A job board for detention center employees includes dozens of postings for mental health workers. Local jails have become the de facto mental health centers in most counties.

Proposed legislation in the current Texas session would also reduce incarceration of low-income citizens for unpaid fines, a practice that critics call “debtor’s prison.”

A report this month from Texas Appleseed, a liberal Austin advocacy nonprofit, found that counties are spending millions of dollars to jail people charged with misdemeanors.

“Despite the fact that people charged only with misdemeanors often stay for only short time periods in jail, housing misdemeanor defendants accounted for a huge number of jail bed days due to the sheer number bookings,” the report found. “A conservative estimate of the daily cost to hold a person in jail for 24 hours is about $60 per day. So, misdemeanor jail stays are conservatively costing just these 10 counties $51 million dollars annually.” Texas has 254 counties.

Deitch said that the most immediate step Texas could take to reduce inmate deaths and a shortage of qualified jailers is “reducing the number of people who are locked up. People are in for very low offenses because they can’t make bail.”

Terry McCraw, a captain in the Collin County Sheriff’s Office, said that 15% of his jail staff are working with a temporary license and that filling vacancies is a constant challenge.

“Psychologically, a jail environment is a very difficult place to work,” he told the House committee on March 28. “You spend more time with the inmate population than you do with your peers. Just this week, I had a temporary jailer start, and within a few days of employment he decided it was not for him.”

A recent job posting for a jailer in Liberty County sought a high school graduate or equivalent with the “ability to handle physical and mental stress associated with working extended hours . . . ability to be physically alert on any shift that is assigned . . . ability to work up to 16 hours within a rolling 24-hour period” and ability to seek help for inmate injuries or illness. The pay was $10 per hour.

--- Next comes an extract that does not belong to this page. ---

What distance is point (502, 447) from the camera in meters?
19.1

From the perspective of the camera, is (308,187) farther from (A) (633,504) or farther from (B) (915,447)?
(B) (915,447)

Private detention operators have an incentive to cut costs to maximize their profits, and “many achieve this by lowering wages for workers, under staffing, skimping on training and providing as little services as possible to inmates — at times breaking the law and at the expense of inmates’ health, safety and lives,” according to a recent investment report for the American Federation of Teachers. “The litigation, regulatory and headline risks that result from the abuses of the private prison and corrections services industries, therefore, are significant."